== Document excerpt

Or maybe you set the koan aside entirely and take it up only when you meet one-on-one with your teacher who will ask you to demonstrate your understanding.
It's helpful to hear about how others work with koans, but each of us has to, via trial and error, sit our way into understanding the cul-de-sacs we create to make a koan difficult.
One of the most subtle challenges is to practice without striving. We understand that this path promises wonderful things like happiness and creativity and connection and profound insights but it's also clear that if we proceed with a striving mind, we create a duality where there's a.) practice, and b.) the expected results of practice. And if we remain in that goal-oriented mindset, never the twain shall meet.
So the practice is just to give yourself to the koan, to sacrifice all expectations and on the altar of not-knowing.
Then there's no room for anticipating some cosmic experience or subtle insight. There's no room for believing that you're inadequate, or comparing your koan practice to the imagined koan practice of other people.
If your teacher gives you the koan How can you take hold of the void? you might begin by thinking it's absurd or impossible or irrelevant to your life or that it's just some trickery of language.
Or you may think that if you crack open this koan, you'll be ushered into some secret club. So it becomes something to conquer like a distant ridge or a mountain.
So it's good at some point to try a different approach, perhaps to hold the koan lightly like a flower.
Then one day you actually take hold of the void and it's so obvious and simple and relevant, and you wonder what all the striving was about.
The teacher doesn't give you an award or hand you a secret club membership or throw you a party. You just get another koan. And then another koan. And then another koan: each koan, like each breath, another chance to see the world anew, another chance to let the light in and step forth a bit more open, a bit more free from agendas and private manifestos.
THROWING AWAY ZEN, THROWING AWAY BUDDHA
April 25, 2021
In some lineages, it's traditional for a Zen teacher to tell a student who is becoming a teacher (typically after a few decades of training): "Now your practice begins." Robert Aitken would say, "When you work your way through 500 koans, that's a good start."
Such teachings can function as reminders about humility but they're also just pointing out the way things are. Each ibex etched on the stone deep in the cave, each being, each place, each breath: everything is continually beginning anew.
That's the beauty of practice. We just keep starting over. We just keep throwing everything away and returning to a new canvas. Whatever it is: some story about how unique we are or some kind of certainty about the world: we throw it away by coming
back to the experience of breathing, the experience of being embodied now and here: the discomfort in our knees, the sound of the wind, the smell of coffee.

====
== Records supplied

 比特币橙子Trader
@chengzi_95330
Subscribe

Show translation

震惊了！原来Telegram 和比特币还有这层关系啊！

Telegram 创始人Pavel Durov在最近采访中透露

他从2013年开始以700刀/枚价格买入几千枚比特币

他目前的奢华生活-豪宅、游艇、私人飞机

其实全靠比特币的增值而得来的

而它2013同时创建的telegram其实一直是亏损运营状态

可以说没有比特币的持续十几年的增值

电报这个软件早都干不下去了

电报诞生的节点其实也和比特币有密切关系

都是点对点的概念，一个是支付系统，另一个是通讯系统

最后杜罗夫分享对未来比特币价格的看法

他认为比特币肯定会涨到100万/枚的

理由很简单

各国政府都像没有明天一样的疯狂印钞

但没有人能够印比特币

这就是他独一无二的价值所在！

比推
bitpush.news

====
== Records supplied

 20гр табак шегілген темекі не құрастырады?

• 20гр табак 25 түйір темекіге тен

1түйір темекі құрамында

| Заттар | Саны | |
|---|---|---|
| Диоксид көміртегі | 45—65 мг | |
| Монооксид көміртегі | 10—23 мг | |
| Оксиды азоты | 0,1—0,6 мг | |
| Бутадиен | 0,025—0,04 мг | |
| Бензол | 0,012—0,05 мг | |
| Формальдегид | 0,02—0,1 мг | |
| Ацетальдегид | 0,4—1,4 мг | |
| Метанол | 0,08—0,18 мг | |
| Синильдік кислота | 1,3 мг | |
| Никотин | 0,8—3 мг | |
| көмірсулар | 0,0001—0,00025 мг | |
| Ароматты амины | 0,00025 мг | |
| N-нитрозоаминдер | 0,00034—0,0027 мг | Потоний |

====
== Records supplied

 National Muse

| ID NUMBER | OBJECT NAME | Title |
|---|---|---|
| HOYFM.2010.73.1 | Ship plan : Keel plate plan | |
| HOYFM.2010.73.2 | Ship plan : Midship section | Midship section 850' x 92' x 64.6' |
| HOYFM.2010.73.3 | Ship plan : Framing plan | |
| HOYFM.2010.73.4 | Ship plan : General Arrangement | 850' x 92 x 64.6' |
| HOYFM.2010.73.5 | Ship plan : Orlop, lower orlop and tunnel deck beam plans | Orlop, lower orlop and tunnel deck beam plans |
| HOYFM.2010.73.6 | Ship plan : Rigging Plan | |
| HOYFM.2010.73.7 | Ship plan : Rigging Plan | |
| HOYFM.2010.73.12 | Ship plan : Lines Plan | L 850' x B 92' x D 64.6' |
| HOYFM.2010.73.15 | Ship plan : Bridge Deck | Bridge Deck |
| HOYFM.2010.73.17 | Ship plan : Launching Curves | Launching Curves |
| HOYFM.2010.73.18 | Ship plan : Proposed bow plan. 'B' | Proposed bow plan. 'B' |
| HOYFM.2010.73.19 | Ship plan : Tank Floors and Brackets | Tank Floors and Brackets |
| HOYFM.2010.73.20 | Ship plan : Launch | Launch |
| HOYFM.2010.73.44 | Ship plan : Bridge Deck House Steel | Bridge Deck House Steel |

====

# Work order A:
Answer these questions using the Zen practice text.
(i) What koan does the text give as an example of one a teacher might assign?
(ii) What does the student receive from the teacher after finally taking hold of the void?
(iii) According to Robert Aitken, what is a good start?
# Work order B:
Write the next few sentences of the Zen practice text, picking up after its final sentence.

# Answer A:
(i) How can you take hold of the void?
(ii) Another koan.
(iii) Working your way through 500 koans.

# Answer B:
Whatever you're clinging to in your mind, it's OK to throw it away. It's a wonderful practice, actually. It's like that current trend in de-cluttering your home where you only keep the things that bring you joy. But in Zen we throw it all away: even the thoughts and ideas that bring us joy. It's not masochism; it's just a practice of being free, of not feeling we have to cling to the ankles of joy when it's here and then lament its departure when it fades.
As the mind settles and regains its inherent wholeness, we find that we don't even have to throw anything away. States of mind arise, we welcome them, and they move on. No need to meddle or reject. And we often find that joy knocks on the door more frequently, and wants to hang out for no reason at all.
The first Zen teacher I heard speak, before I really started practicing, said, "Zen is about forgetting about Zen." Hearing that, I thought, OK, this is a path that maybe I can follow. So yes, if thoughts about Zen arise, throw away Zen; if thoughts about Buddha arise, throw away Buddha; throw away all those expectations about enlightenment too, and just return to the breath.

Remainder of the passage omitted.